To explain this equivalence, let’s go back to our pairwise comparison algorithm. The implementation as written is \(O(N^2)\), because it constructs a list of positive and negative examples, and then checks all pairwise comparisons. It’s a bit inefficient, especially if you want to evaluate the performance of your classifier over a large dataset. There’s actually an \(O(N)\) algorithm: keep a running counter of positive examples, and every time you see a negative example, you know you’ve just made that many mistakes. Codifying this idea, we arrive at the following:

def fraction_correct_optimized(rearrangement):
  negative_seen = 0
  positive_seen = 0
  mistakes_seen = 0
  for item in rearrangement:
    if item == 0:
      negative_seen += 1
      mistakes_seen += positive_seen
    else:
      positive_seen += 1
  fraction_mistakes = mistakes_seen / (negative_seen * positive_seen)
  return 1 - fraction_mistakes

We can verify that this also returns identical results to our \(O(N^2)\) implementation and the reference AUC implementation.

So the funny thing about this implementation is that it looks like the rectangular approximation to the integral of a curve.

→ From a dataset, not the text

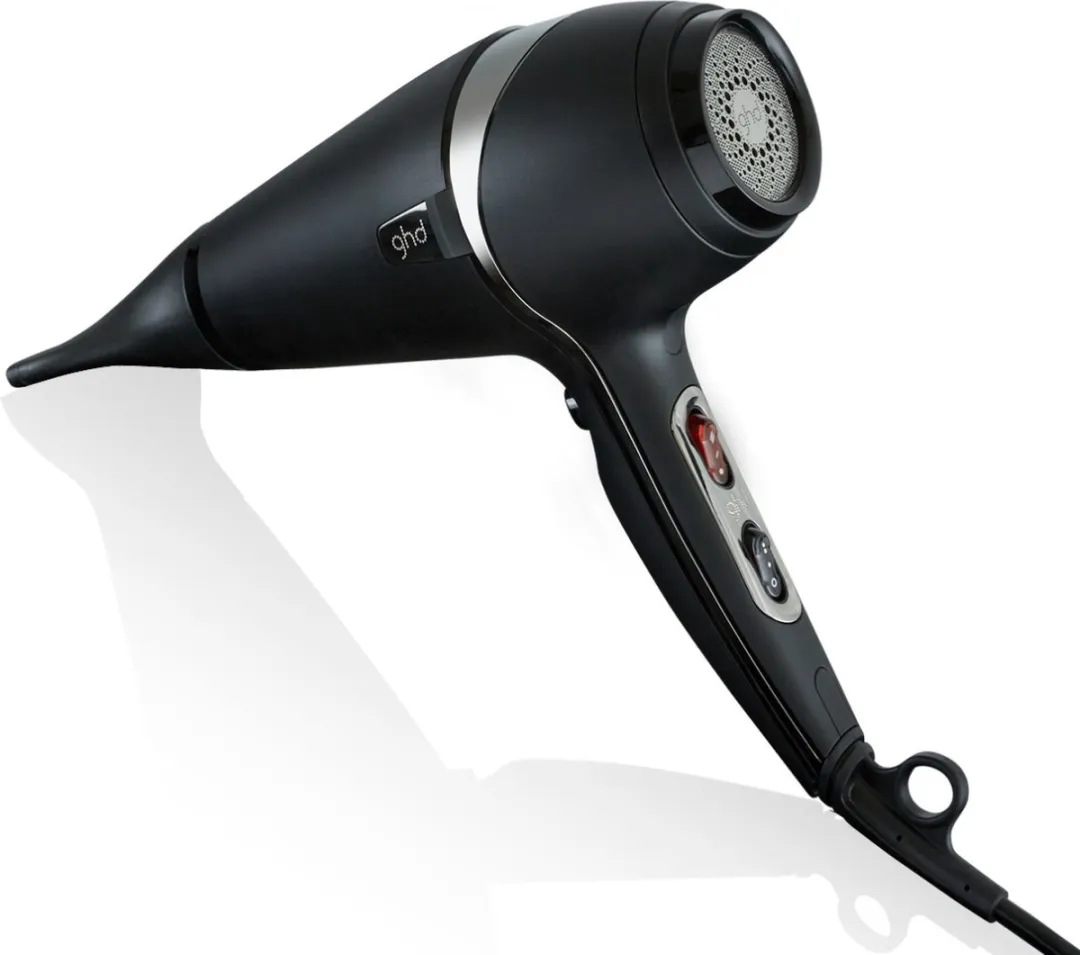 ghd - Air - Professional Föhn - Zwart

Let me rename the variables to make it a bit more obvious:

X, Y = 0, 1
def area_under_curve(steps):
  current_x = 0
  current_y = 0
  area = 0
  for step_direction in steps:
    if step_direction == X:
      current_x += 1
      area += current_y
    if step_direction == Y:
      current_y += 1
  normalized_area = area / (current_x * current_y)
  return 1 - normalized_area

So the x-axis = true negatives seen, and y-axis = true positives seen. We can flip one of these two axes to get rid of the “1 minus area” in the last line of code; therefore, the ROC curve plots true positive rate as a function of (1 - true negative rate), aka false positive rate. After having gone through this derivation, it’s much easier to remember what the ROC’s axes are.